▸ **REQUIRED TASKS**:
1 – According to the passage on family separation at the border below, who described the Trump policy as stupid and destructive?
2 – List every member of the Catholic clergy named in the passage on family separation at the border below, with the title each is given.
3 – Do these statements agree with the passage on family separation at the border below? Answer yes or no for each, quoting the words of the passage that decide it.
(a) The separations have been happening since May.
(b) The US Catholic Conference of Bishops criticized the policy only once.
(c) Research has shown that the deterrent strategy works.

▸ **DOCUMENT PASSAGE**:
————

I want to tell you a story. It is a story about a current national shame, uncertain theological commentary, and keeping a promise.

A National Shame and the Catholic Response

The headline was at the top of my news app: “Youngest migrants held in ‘tender age’ shelters.” I groaned a prayer as the descriptions and circumstances took shape into a mental picture. Chain link fences, concrete floors, toddlers crying and no one to hold them. Then I listened to the audio of an immigrant child calling out for his papá, which is exactly the way my kids say my name. Apparently, the audio was secretly recorded at one of the facilities where over 2300 children were forcibly separated from their immigrant parents. This has been happening since May, in an unprecedented way and as a direct result of the enactment of President Trump’s “zero-tolerance” policy toward undocumented immigrants crossing the US-Mexico border (see here if you’re still confused). Immigrant children, disabled and vulnerable persons, and asylum seekers are directly harmed by this policy…and there will be long term effects (see here, here, here, and here). Trump’s “zero-tolerance” policy was intended as a deterrent (see here, also here, here, and here)–meaning that the harm was intended, although the relevant research has shown that this strategy does not work (see here). There is no ambiguity that Donald Trump’s “zero-tolerance” policy was intentionally envisioned, implemented, and executed to have the effect we have seen.

The US Catholic Conference of Bishops decried the Trump policy, twice (see here and here; also here and here). Jeff Session’s vile invocation of Holy Scripture as justification for the Trump administration policies was roundly rejected, including in these remarks by Kelly Johnson (here) and an interview with New York’s Cardinal Timothy Dolan (here).The Academy of Catholic Hispanic Theologians in the US (ACHTUS) and the Black Catholic Theological Symposium issued a joint statement denouncing the Trump policy. Charlie Camosy wrote an appeal for the unity of the Christian outlook on life (here). These remarks by Bishop Daniel Flores, of Brownsville, point to the heart of the matter and issue a call to prayerful action. Archbishop Chaput, of Philadelphia, described the Trump policy as stupid and destructive. And the Holy Father Pope Francis condemned the practice of separating the children of migrant families at the border.

————

▸ **COLLECTED DATA**:

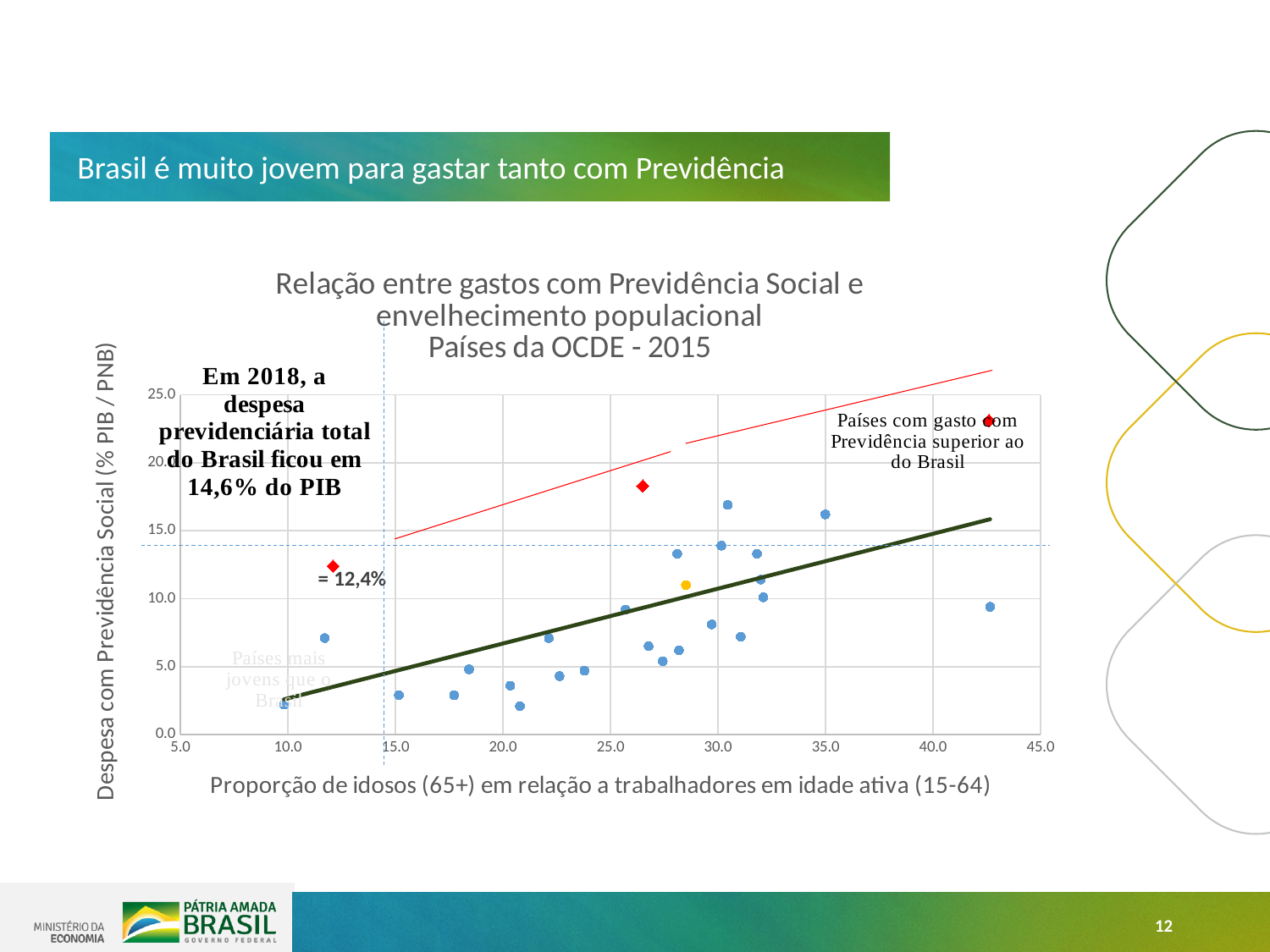
Is the value for the rightmost blue point (at about 42.5 on the x axis) greater or less than 10.0? less Is the value for the red diamond at about 42.5 on the x axis greater or less than 20.0? greater What is the label of the x axis? Proporção de idosos (65+) em relação a trabalhadores em idade ativa (15-64) Is the value for the red diamond at about 26.5 on the x axis greater or less than 15.0? greater What is the title of the chart? Relação entre gastos com Previdência Social e envelhecimento populacional Países da OCDE - 2015 Do the plotted values generally rise or fall as the proportion of elderly on the x axis increases? rise What kind of chart is shown on the slide? scatter chart Is the point with the highest y value on the chart a red diamond or a blue circle? red diamond How many red diamond markers are plotted on the chart? 3 What value is printed next to the red diamond marker at about 12 on the x axis? 12,4% According to the text box on the chart, what was Brazil's total pension expenditure in 2018 as a share of GDP? 14,6% do PIB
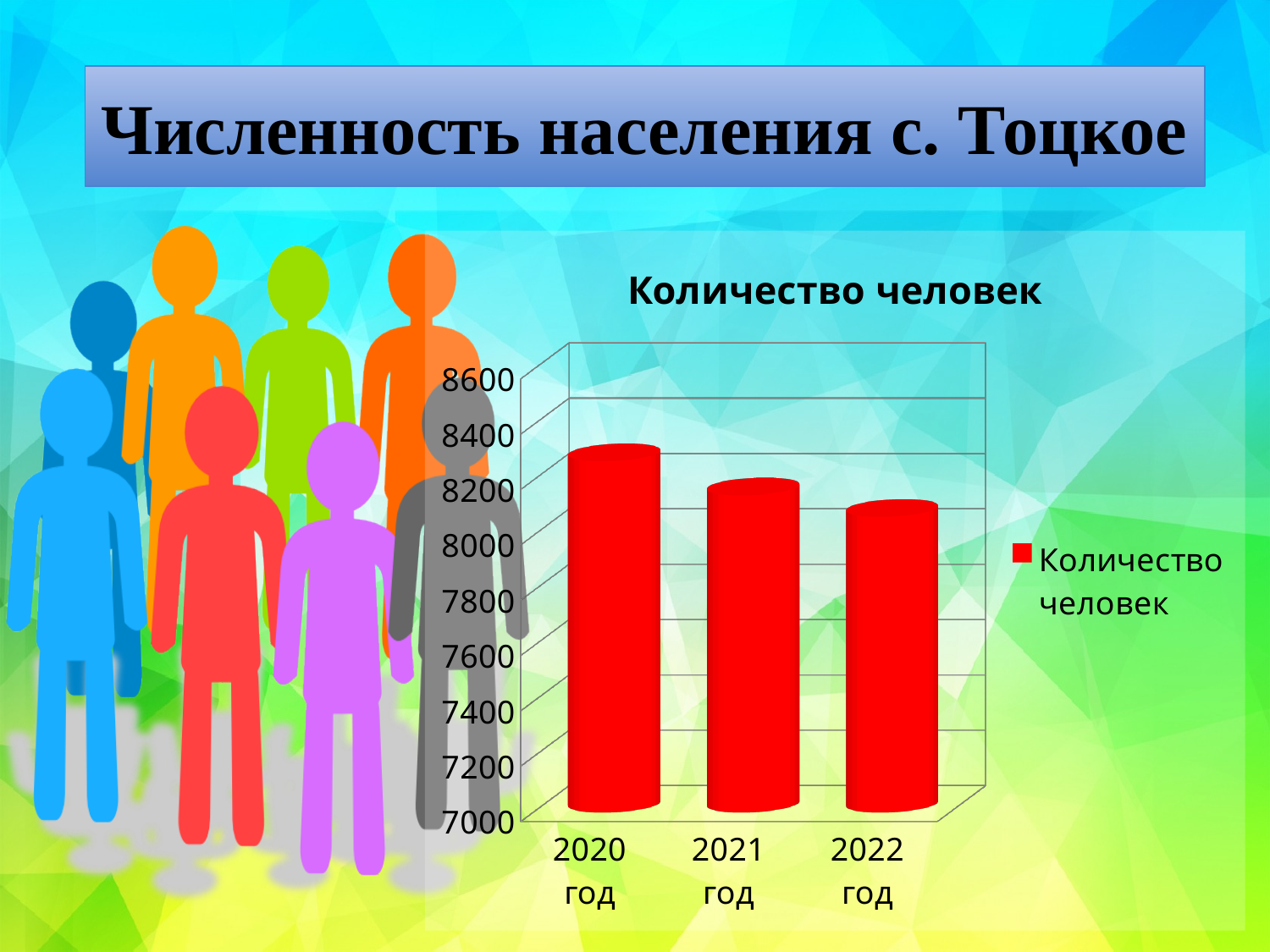
What colour are the bars on the chart? red What kind of chart is shown on the slide? bar chart How many categories (years) are plotted on the chart? 3 Which year has the lowest value on the chart? 2022 год Which year has the highest value on the chart? 2020 год Is the value for 2020 год greater or less than 8200? greater Do the values rise or fall from 2020 to 2022? fall Which is larger, the value for 2020 год or the value for 2022 год? 2020 год What is the title of the chart? Количество человек Is the value for 2022 год greater or less than 8200? less How many series does the legend list? 1 Is the value for 2021 год greater or less than 8000? greater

————

▸ **RESULTS OF THE TASKS**:
1 – Archbishop Chaput, of Philadelphia.

2 –
Cardinal Timothy Dolan
Bishop Daniel Flores
Archbishop Chaput
Pope Francis

3 –
(a) Yes: "This has been happening since May"
(b) No: "The US Catholic Conference of Bishops decried the Trump policy, twice"
(c) No: "the relevant research has shown that this strategy does not work"